» Work to be completed
For each entry below, write an exact copy and leave out the images.

┄┄┄┄┄┄┄┄┄┄

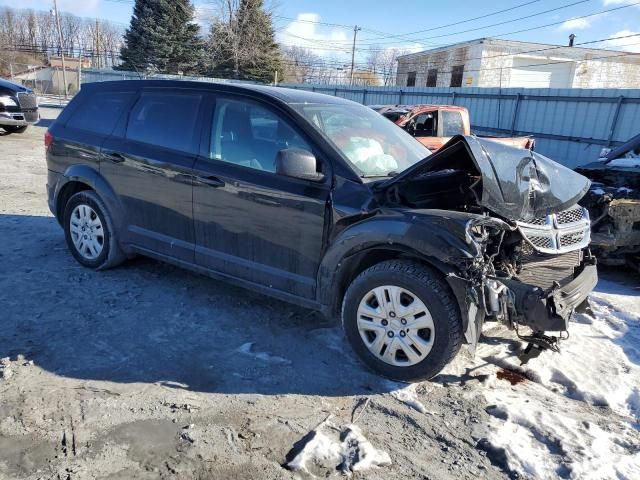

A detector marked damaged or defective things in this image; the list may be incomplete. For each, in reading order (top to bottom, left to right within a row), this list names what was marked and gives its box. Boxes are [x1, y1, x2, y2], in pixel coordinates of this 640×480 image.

damaged black suv [47, 81, 596, 382]
dented hood [378, 135, 592, 221]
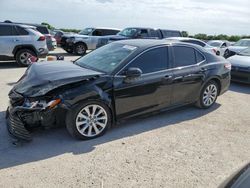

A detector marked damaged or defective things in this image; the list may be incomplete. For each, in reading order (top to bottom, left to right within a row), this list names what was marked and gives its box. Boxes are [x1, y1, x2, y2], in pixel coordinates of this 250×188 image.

damaged front end [6, 89, 64, 141]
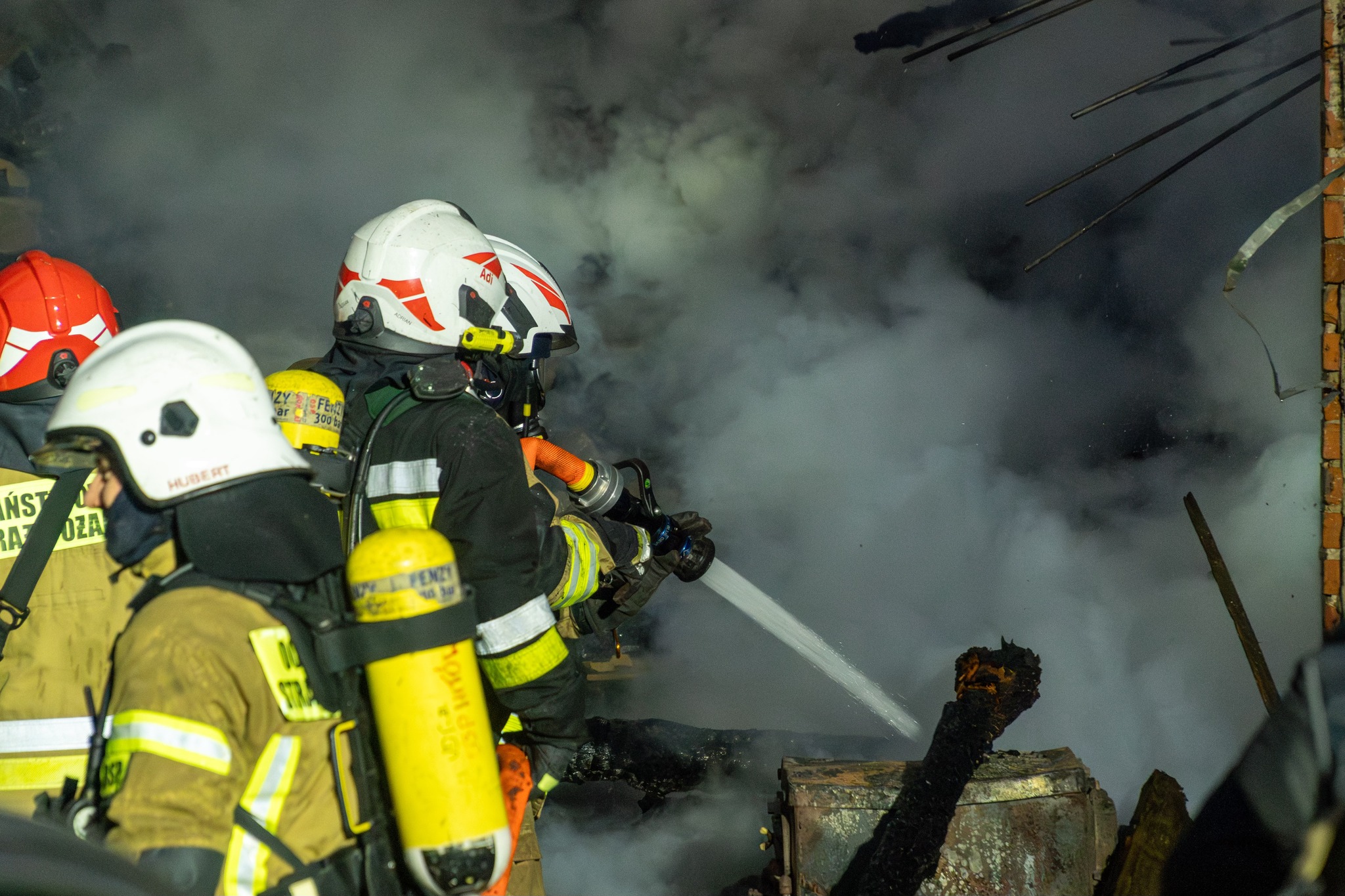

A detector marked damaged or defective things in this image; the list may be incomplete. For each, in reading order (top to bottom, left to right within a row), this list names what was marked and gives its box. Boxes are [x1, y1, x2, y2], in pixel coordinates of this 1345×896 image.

burned wooden beam [560, 719, 904, 809]
burned wooden beam [830, 641, 1040, 896]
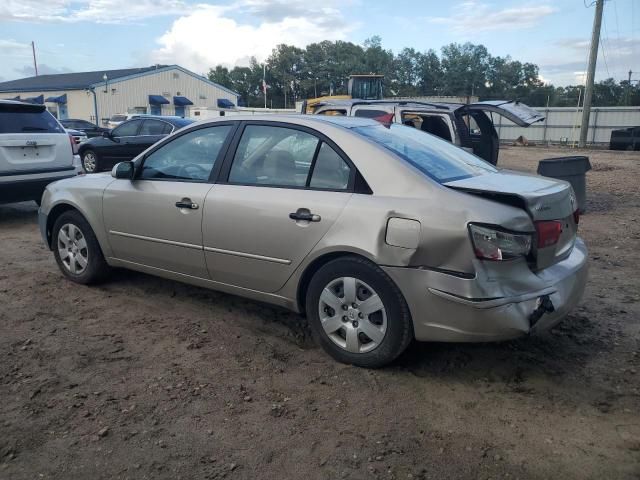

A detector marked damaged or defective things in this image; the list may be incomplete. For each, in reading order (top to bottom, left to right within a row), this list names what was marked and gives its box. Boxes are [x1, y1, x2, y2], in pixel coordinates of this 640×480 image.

rear bumper damage [382, 238, 588, 344]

┄┄┄┄┄┄┄┄┄┄

» Problem solution
A detector marked damaged or defective things in this image; the list may be incomplete. For each, in reading order (top to bottom, left to right within a row), this list names what was marked and gives its box. Boxes are [x1, y1, x2, y2], in pixel coordinates of this 640×480 image.

damaged black suv [47, 81, 596, 382]
dented hood [378, 135, 592, 221]

A detector marked damaged or defective things in this image; the list may be incomplete. For each, in reading order (top to bottom, left to right within a row), this list names what was marked and gives its box. Boxes are [x1, y1, x2, y2], in pixel coordinates of this 250×188 image.

damaged front end [6, 89, 64, 141]

A detector marked damaged or defective things in this image; the list may be incomplete. For each, in reading order (top to bottom, left to right within a row), this list names what was marked and gives its box. Boxes are [x1, y1, x2, y2], in pixel coordinates of this 1345×896 image.

burned wooden beam [560, 719, 904, 809]
burned wooden beam [830, 641, 1040, 896]

A detector marked damaged or defective things in this image; the list may be incomplete. For each, in reading order (top to bottom, left to right within a row), this list names what was marked and gives its box. Boxes are [x1, y1, x2, y2], in pixel coordinates of this 640×480 image.

rear bumper damage [382, 238, 588, 344]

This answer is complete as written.